Exercise text ▸
There is however an easy solution to avoid drift (and burn-out): understand how work is done. Under- stand the messy reality of everyday work. System’s thinking assumes that ‘nobody comes to work to do a bad job’. People value their work and will perform to the best of their abilities and should there- fore “not be punished for actions, decisions and omissions commensurate with their training and expertise.” Especially not when they openly and voluntarily report incidents that would otherwise remain hidden. The current credo of SMS is safety risk management. Yes, this business-like approach to safety is built on the foundations of safety-I, but that doesn’t mean it should ignore the benefits of a safety-II approach. On the contrary, more than ever it is needed to talk to front-line operators, include them in the design of new soft- and hardware and provide a trustful environment with an emphasis on learning, rather than blaming.
Don’t be fooled, safety is not the number one priority for a company; making money is. Safety-II can help a company to navigate the safety space and strike the right balance between protection and production (although this may be seen as simplistic linear thinking). How? By providing new insights on why things go right, by truly engaging with employees, by making their voices heard through actual change, and most of all: by gaining resilience.

Assignment 1 ▸
According to the safety management passage, why should people not be punished for actions, decisions and omissions that are commensurate with their training and expertise? Answer in one to three sentences.
Assignment 2 ▸
Reproduce the stretch of the safety management passage from "Don’t be fooled, safety" through "by gaining resilience.".
The lines that follow the safety management passage are not needed here.

Supplied information ▸
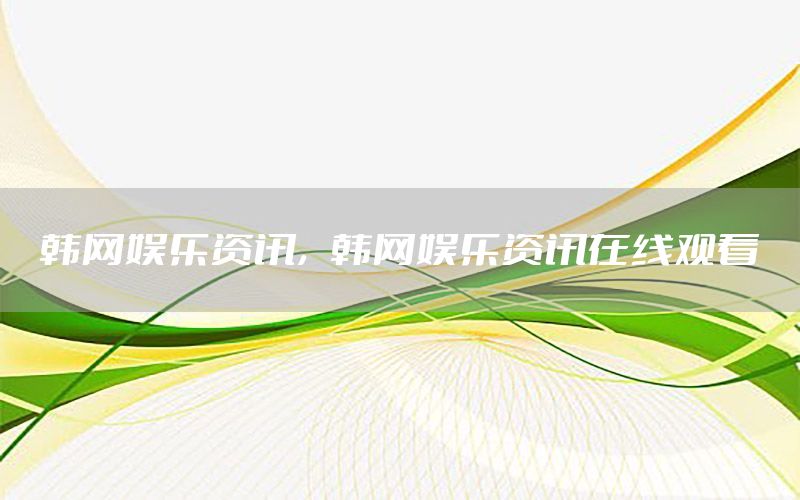 韓網(wǎng)娛樂資訊，韓網(wǎng)娛樂資訊在線觀看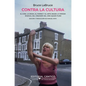 Contra La Cultura - Paperback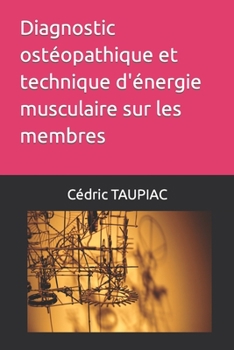 Paperback Diagnostic ostéopathique et technique d'énergie musculaire sur les membres [French] Book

Exercise answer 1 ▸
Systems thinking assumes that nobody comes to work to do a bad job. People value their work and will perform to the best of their abilities, so they should not be punished for such actions, decisions and omissions, especially when they openly and voluntarily report incidents that would otherwise remain hidden.

Exercise answer 2 ▸
Don’t be fooled, safety is not the number one priority for a company; making money is. Safety-II can help a company to navigate the safety space and strike the right balance between protection and production (although this may be seen as simplistic linear thinking). How? By providing new insights on why things go right, by truly engaging with employees, by making their voices heard through actual change, and most of all: by gaining resilience.